*Document section:*
»»
You may suffer some frustration trying to interpret what the Davis Stirling Act says. To avoid that frustration, click here to order The Davis Stirling Act in Plain English. You can see a sample page below from this publication.

 

Sample Page from THE DAVIS STIRLING ACT IN PLAIN ENGLISH

  1351.   DEFINITIONS.  This section contains definitions for the types of developments subject to this body of law and many of the terms used throughout the statutes.

  (a)   "Association" means a nonprofit corporation or unincorporated association created for the purpose of managing a common interest development.

  Comment: Currently, most owner associations in California (commonly called "community associations") are incorporated at inception. Many unincorporated associations have incorporated to get important legal protection for the owners and status for the association.

  (b)   "Common Area" includes all of the property (including buildings) in the development that is not included in the "separate interests" (defined below). Ownership in the common area may be by fee simple (basically meaning holding all rights of ownership), by life estate (generally meaning someone has been granted a right of occupancy of the property so long as they live) or an estate in years (like a life estate, but for a specified number of years). "Common area" in a planned development may consist of property and/or mutual or reciprocal easement rights (see 1351(f), (k).

  Comment: "Common area" in condominium developments generally includes the recreational area, facilities and amenities, open space areas, and all land and buildings. In condos, usually, the owners of "separate interests" own the airspace in their Unit, to the walls and floors, and a pro rata share of the common area in equal shares with the other owners as tenants-in-common.

  "Common area" in planned developments (aka PDs or PUDs) usually includes the recreational areas and facilities and the land they sit on, greenbelts and green areas, sidewalks, and/or private streets. The association usually owns the common area. Sometimes there is no obvious Common Area. "Common area" may also include the rights of the association to assess owners and record liens to collect the assessments, such as for enforcement of the CC&Rs or architectural control. The reason for the qualifying words "usually" and "generally" is that there are hybrid condo and PD developments that have various combinations of ownership interests and there are also developments with misleading governing documents (meaning the development may consist of detached homes but be mapped as a condominium).

  (c) "Common Interest Development" includes all of the following types of developments:

            (1)        A community apartment project.
            (2)        A condominium project.
            (3)        A planned development.
            (4)        A stock cooperative.

  (d) "'Community Apartment Project' means a development in which an undivided interest in land is coupled with the right of exclusive occupancy of any apartment located thereon.

  Comment:  "Undivided interest in land" is like tenancy-in-common ownership, but here the owner gets the right of occupancy rather than fee simple ownership of the Unit, plus the pro rata interest in the land rather than the buildings.
««
*Provided material:*
»»
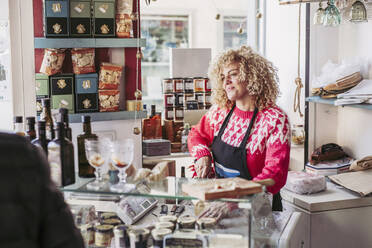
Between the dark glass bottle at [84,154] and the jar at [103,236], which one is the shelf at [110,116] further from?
the jar at [103,236]

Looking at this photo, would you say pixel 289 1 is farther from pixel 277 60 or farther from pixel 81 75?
pixel 81 75

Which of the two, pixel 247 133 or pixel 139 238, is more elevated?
pixel 247 133

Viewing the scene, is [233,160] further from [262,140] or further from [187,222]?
[187,222]

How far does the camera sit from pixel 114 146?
169 cm

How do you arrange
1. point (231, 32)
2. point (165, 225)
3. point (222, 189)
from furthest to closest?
point (231, 32)
point (165, 225)
point (222, 189)

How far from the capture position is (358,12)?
327 cm

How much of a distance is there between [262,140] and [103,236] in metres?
1.18

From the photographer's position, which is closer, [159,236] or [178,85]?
[159,236]

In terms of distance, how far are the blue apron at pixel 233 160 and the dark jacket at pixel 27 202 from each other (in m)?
1.66

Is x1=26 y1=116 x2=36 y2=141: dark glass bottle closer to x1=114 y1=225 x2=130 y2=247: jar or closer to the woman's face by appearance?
x1=114 y1=225 x2=130 y2=247: jar

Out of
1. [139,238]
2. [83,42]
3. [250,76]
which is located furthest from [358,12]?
[139,238]

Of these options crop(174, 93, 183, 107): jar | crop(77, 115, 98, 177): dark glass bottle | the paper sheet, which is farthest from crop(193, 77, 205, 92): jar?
crop(77, 115, 98, 177): dark glass bottle

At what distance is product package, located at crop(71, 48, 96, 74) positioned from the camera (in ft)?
11.1

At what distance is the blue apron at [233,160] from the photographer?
««
*What the task requires:*
Transcribe the Davis Stirling Act definitions text from "You may suffer" to "common interest development.". The data isn't needed for this.

*Answer to the problem:*
You may suffer some frustration trying to interpret what the Davis Stirling Act says. To avoid that frustration, click here to order The Davis Stirling Act in Plain English. You can see a sample page below from this publication.

 

Sample Page from THE DAVIS STIRLING ACT IN PLAIN ENGLISH

  1351.   DEFINITIONS.  This section contains definitions for the types of developments subject to this body of law and many of the terms used throughout the statutes.

  (a)   "Association" means a nonprofit corporation or unincorporated association created for the purpose of managing a common interest development.